El blog de Enrique Dans. - El síndrome de Diógenes es un trastorno del comportamiento que afecta generalmente a personas de edad avanzada que viven solas, uno de cuyos síntomas consiste en la acumulación de grandes cantidades de basura y desperdicios domésticos, la llamada disposofobia, acumulación compulsiva o silogomanía
05 de septiembre de 2014

Hace más de nueve años, escribí una entrada en tono simpático sobre el comportamiento de los usuarios con respecto al correo electrónico, en el que clasificaba perfiles de conducta en función de las pautas de almacenamiento, entre una serie de categorías inventadas:

  • El “auditor“: Todo aquello que le envían debe ser guardado y clasificado con mimo… nunca se sabe cuando va a venir Peláez a decirle que él le pidió nosequé con fecha nosecuantos, o cuando se caerá el servidor corporativo y habrá que reconstruir la memoria colectiva a partir tan sólo de sus archivos, convirtiéndole así en héroe nacional… Su bandeja de entrada aparece limpia y ordenada, tan sólo permanecen en ella los correos sin procesar, que requieren acción por su parte o esperan contestación. Como un ordenadísimo Ministerio. Todo lo demás, pasa a ser cuidadosamente clasificado en carpetas. Periódicamente, como sabe que los archivos .pst del Outlook tienden a inestabilizarse cuando superan un tamaño determinado, los archiva cuidadosamente, los pasa a un CD, y vuelve a empezar sólo con los últimos tres meses… En realidad, jamás ha tenido la necesidad de consultar uno de esos correos que se almacenan en los CDROMs de su estantería, pero todas las tardes, al quitarse los manguitos, se siente fenomenal sabiendo que están ahí…
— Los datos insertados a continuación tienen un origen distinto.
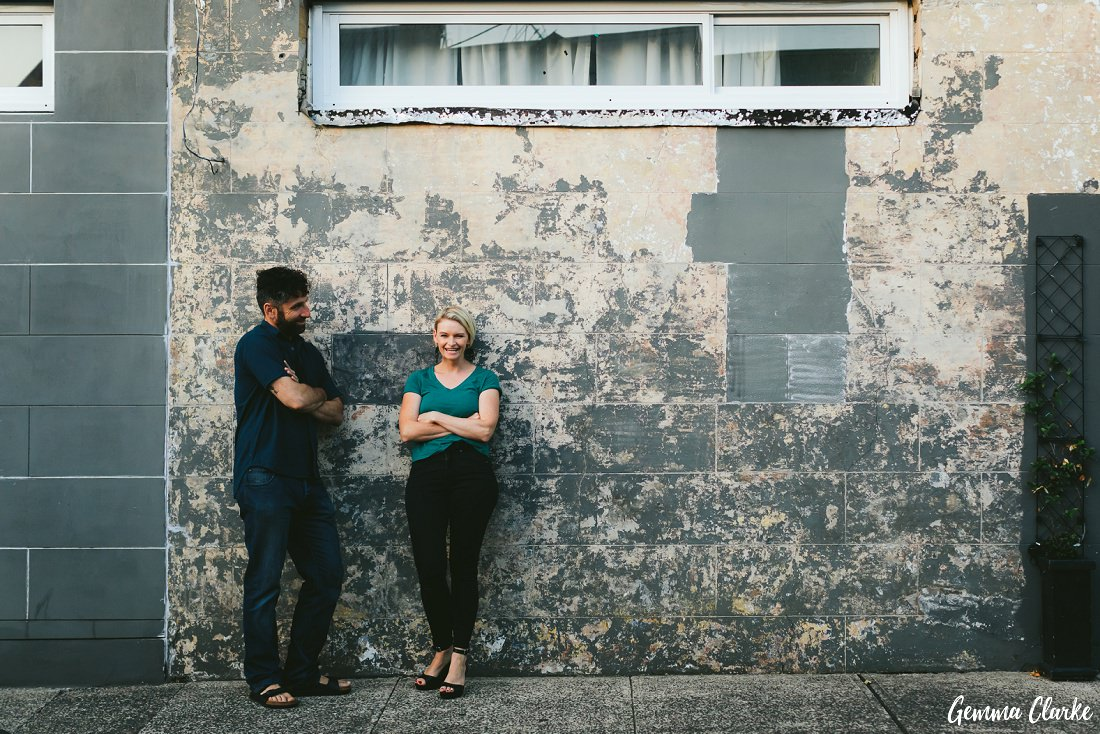 Weathered old walls are a gorgeous backdrop for these Newtown Couple Portraits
  • El “Síndrome de Diógenes“: como esos durísimos casos que aparecen de vez en cuando en las noticias… “hallado muerto en su domicilio un anciano entre toneladas de basura”. Lo guarda todo, pero todo, todo, todo. Desde el primer correo que le envió su novia, ahora madre de sus hijos, hasta los mensajes basura que le persiguen todos los días ofreciéndole alargamientos descomunales de determinadas partes de su anatomía. Algún problema en su cerebro le impide discernir lo que es verdaderamente importante de lo que no lo es, pero quien sabe, a lo mejor algún día puede ser útil para algo… Su bandeja de entrada almacena miles de correos, sin clasificar, pero sabe o cree que están allí, al menos los que ha recibido desde la última vez que se cayó el ordenador o se cambió de trabajo…
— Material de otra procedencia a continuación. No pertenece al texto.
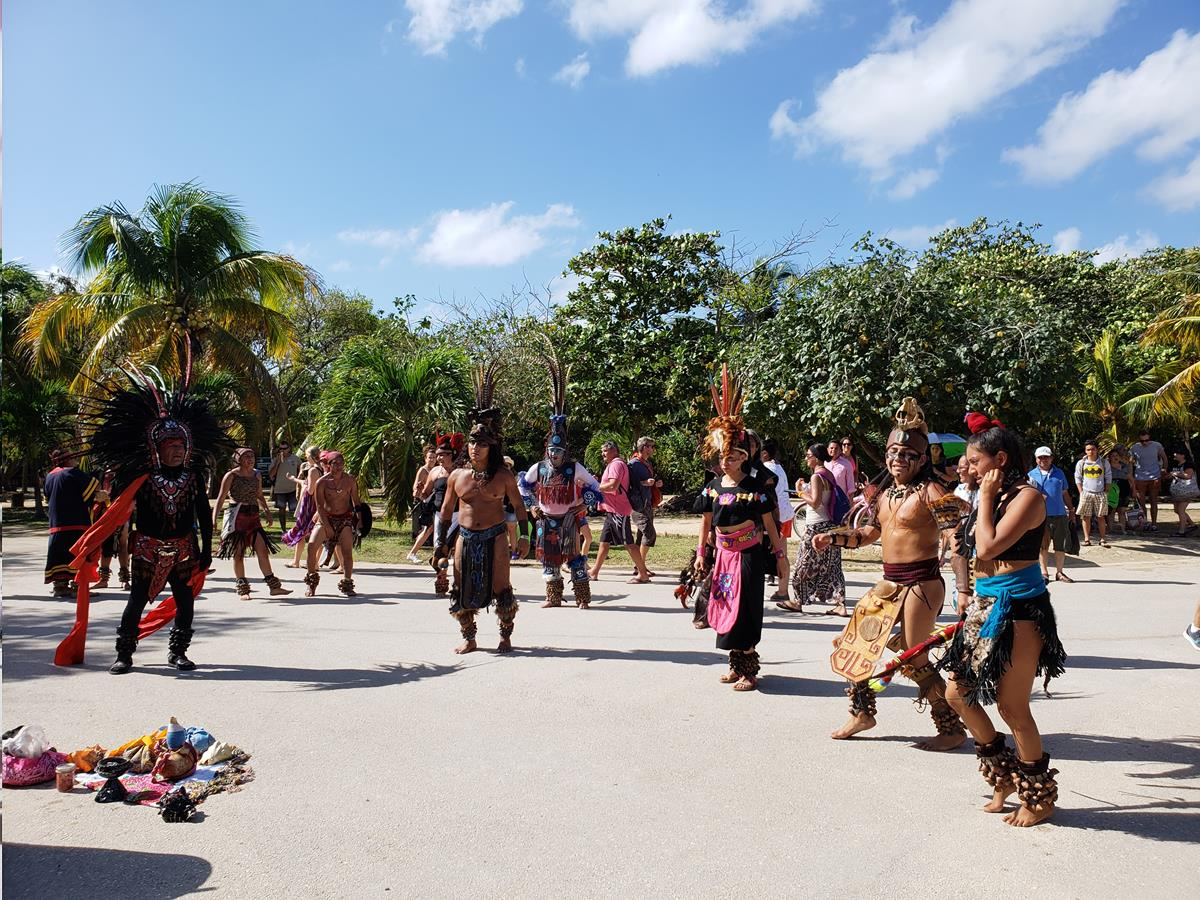 Dança maia tulum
  • La “memoria selectiva“: variante atenuada del síndrome de Diógenes o del auditor. Probablemente empezó igual, pero en algún momento, su ordenador explotó y le dejó amnésico, sin memoria histórica. Vagó desorientado durante algunos días, pidió a todos sus conocidos que le reenviasen sus correos, y al comprobar la futilidad de su intento de reconstrucción memorística, empezó a hacerse selectivo. Ahora guarda sólo las cosas que son importantes, pero no tiene ni idea de que ocurrirá si algún día su archivo vuelve a explotar. Vagará otra vez desorientado durante algunos días, y poco más.
  • El “sentimental“: guarda sólo lo que tiene “de verdad importancia”, el correo con su evaluación del desempeño, el e-mail de una ex-novia que le encontró en Google, la carta de aceptación de su artículo, el correo de despedida a toda la organización de aquel tío tan majo que trabajaba en el despacho de al lado… nunca los ha vuelto a consultar, pero ahí los tiene, en una carpetita que cuelga de su bandeja de entrada, como fotos amarillas en un álbum…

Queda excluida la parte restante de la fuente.